Open umbrella in one hand, carpet bag in the other, Mary Poppins descends from the sky into Edwardian London in 1910, and arrives at 17 Cherry Tree Lane, the home of George Banks (David Tomlinson), whose surname is a clue to his occupation, and his wife Winifred (Glynis Johns), a scatty suffragette. Mary will be nanny to the couple’s two children, Jane (Karen Dotrice) and her younger brother Michael (Matthew Garber), who’ve been getting through nannies like loaves of bread: the latest (Elsa Lanchester) exits the Banks home in high dudgeon at the start of the film. On her first visit to the nursery with her two young charges, Mary Poppins uses an extraordinary tape measure to reveal their personality traits: Michael is ‘Extremely stubborn and suspicious’, Jane ‘Rather inclined to giggle, doesn’t put things away’. The children want Mary to measure herself and she obliges: the answer is ‘Practically perfect in every way’.
That’s Julie Andrews to a T – and it’s what usually makes her hard to tolerate in films. In The Sound of Music, she sets your teeth in edge whether as a chaotic tomboy at the start or a romantic heroine in the later stages: she’s so completely efficient you don’t believe in either version of Maria von Trapp. Andrews’ role in Mary Poppins draws very effectively on her native head-girl quality. Mr Banks places an advertisement in The Times for a no-nonsense nanny who’ll keep Jane and Michael in strict order. In their duet ‘The Perfect Nanny’, Jane and Michael compose their own advert: they have someone much more sympathetic in mind. Their father tears up the children’s version and chucks the pieces on the fire, from which they rise phoenix-like and reassemble. In her job interview, Mary confounds Mr Banks by quoting from the junior Bankses’ person spec. She’s an instant hit with the children and, as such, is soon alarming her employer. Mary Poppins is a dream nanny in that she works magic and makes everything turn out for the best – but since she’s also Julie Andrews, George Banks isn’t entirely thwarted. Andrews’ Mary is bossy, must always be in charge and expects to be admired by all and sundry (though she’s not above receiving a compliment coyly). Her enunciation is flawless, her singing crystalline, her dancing highly competent. All admirable, of course, but it means you enjoy even more those occasional moments – during Uncle Albert (Ed Wynn)’s ‘I Love to Laugh’ number, for example – when Mary loses control of a situation. Mary Poppins is unquestionably Julie Andrews’ finest cinema hour.

* _Data segment_:
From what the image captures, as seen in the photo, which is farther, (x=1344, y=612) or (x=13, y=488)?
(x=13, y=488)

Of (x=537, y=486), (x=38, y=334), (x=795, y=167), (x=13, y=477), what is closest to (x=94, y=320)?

* _Given problem_:
According to the Mary Poppins review above, why does the viewer enjoy the moments when Mary loses control of a situation even more? Answer in one to three sentences.

* _Solution to this exercise_:
Andrews' Mary is bossy, must always be in charge and expects admiration, and her enunciation, singing and dancing are flawless or highly competent. That steady perfection makes the rare moments when she loses control, such as during Uncle Albert's "I Love to Laugh" number, all the more enjoyable.